PHP help, sending variable to next page??

varmit

macrumors 68000
Original poster
Aug 5, 2003
1,830
0
I guess I have just either made my page just a little too simple it complicates things, or I just don't know about something. What this script does is it calls to my Blog database and displays all the dates for when I have something posted. From there, I want people to click on the date to then view the entry. But I'm just not sure how to pass the date to the next php page so the info can be displayed.

PHP:
<?php
$conn = mysql_connect("localhost", "read", "");
mysql_select_db("Blog",$conn);
$sql = "SELECT ID, date_format(date, '%b %e, %Y at %r') as fmt_date, text, title FROM blogTable order by date desc";
$result = mysql_query($sql, $conn) or die(mysql_error());
while ($newArray = mysql_fetch_array($result)) {
	$date = $newArray['fmt_date'];
	echo "<a href=\"$date\" target=\"_blank\">$date</a><br><br>";
}
?>
 

4409723

Suspended
Jun 22, 2001
2,222
0
Looking just at the echo line and presuming you have collected the data correctly, I see what I believe to be a mistake in the echo line:

echo "<a href=\"" .$date. "\" target=\"_blank\"> " .$date. "</a><br><br>";

I think that *might* do it. You are using the slashes to 'ignore' the variables you want to print.

= = = = = = =

- _Required task 1_: In the PHP forum thread, what should visitors be able to do after clicking one of the listed dates?
- _Required task 2_: List every function whose name begins with "mysql_" that the script in the PHP forum thread calls.
- _Required task 3_: Please write the next post in the PHP forum thread, following on from its last reply.

- _Provided material_:
= = = = = = =

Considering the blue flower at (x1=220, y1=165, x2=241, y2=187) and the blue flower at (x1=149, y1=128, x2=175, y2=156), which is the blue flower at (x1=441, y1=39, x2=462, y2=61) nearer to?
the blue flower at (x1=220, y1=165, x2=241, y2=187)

= = = = = = =

- _Written answer 1_: View the blog entry for that date.

- _Written answer 2_: mysql_connect, mysql_select_db, mysql_query, mysql_error, mysql_fetch_array

- _Written answer 3_:
I'm sure somebody will give you the full solution soon but this could point you in the right direction in the meantime. Rather than me messing around with colour tags I used Subethaedit and made a PDF to show the error using syntax highlighting.
 

Attachments

Knox

Administrator
Staff member
Jul 1, 2002
1,267
1
UK
Wes said:
Looking just at the echo line and presuming you have collected the data correctly, I see what I believe to be a mistake in the echo line:

echo "<a href=\"" .$date. "\" target=\"_blank\"> " .$date. "</a><br><br>";

I think that *might* do it. You are using the slashes to 'ignore' the variables you want to print.
Both ways are valid actually - the slashes escape the quotes, not the variables. Varmit's way does have some limitations however (not able to access associative arrays, nor objects within objects) but for simple things i tend to use it.

To pass a value to another page via a link like this you need to assign them to a variable, for example

<a href="next.php?date=20050417">20050417</a>

On the next page page you can then access the variable using $_GET["date"]. You should always check that the variable contains data that you're expecting, for example, in the above case it should only contain numbers and not letters.

http://www.php.net/manual/en/security.variables.php
 

varmit

macrumors 68000
Original poster
Aug 5, 2003
1,830
0
This is the code for the first page, and it will display all the dates that I have posted something. Then when I click on a date, it goes to the next page and transfers the ID tag for the entry.
PHP:
<?php
$conn = mysql_connect("localhost", "read", "");
mysql_select_db("Blog",$conn);
$sql = "SELECT ID, date_format(date, '%b %e, %Y at %r') as fmt_date FROM blogTable order by date desc";
$result = mysql_query($sql, $conn) or die(mysql_error());
while ($newArray = mysql_fetch_array($result)) {
	$date = $newArray['fmt_date'];
	$id = $newArray['ID'];
	echo "<a href=\"day.php?ID=$id\">$date</a><br><br>";
}
?>
But then I get this error.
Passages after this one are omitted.